+++ RECORDS PROVIDED +++
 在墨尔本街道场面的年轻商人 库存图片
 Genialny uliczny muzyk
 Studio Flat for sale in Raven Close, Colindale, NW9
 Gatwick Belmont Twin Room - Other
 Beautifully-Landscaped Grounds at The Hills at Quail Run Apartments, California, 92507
+++
+++ RECORDS PROVIDED +++
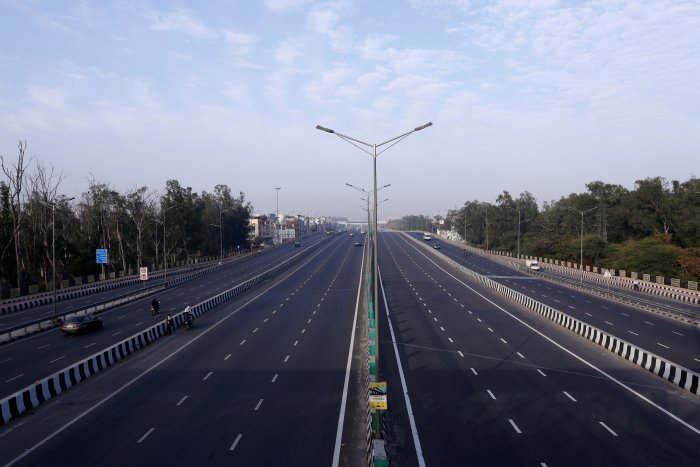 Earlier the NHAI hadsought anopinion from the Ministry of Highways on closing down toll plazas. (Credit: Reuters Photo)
+++
**REQUIRED ACTION:**
The required answer is the exact run of lines above starting at the line with "在墨尔本街道场面的年轻商人 库存图片" and ending at the line with "Beautifully-Landscaped Grounds at", with both ends present.

**FINISHED TASK:**
 在墨尔本街道场面的年轻商人 库存图片
 Genialny uliczny muzyk
 Studio Flat for sale in Raven Close, Colindale, NW9
 Gatwick Belmont Twin Room - Other
 Beautifully-Landscaped Grounds at The Hills at Quail Run Apartments, California, 92507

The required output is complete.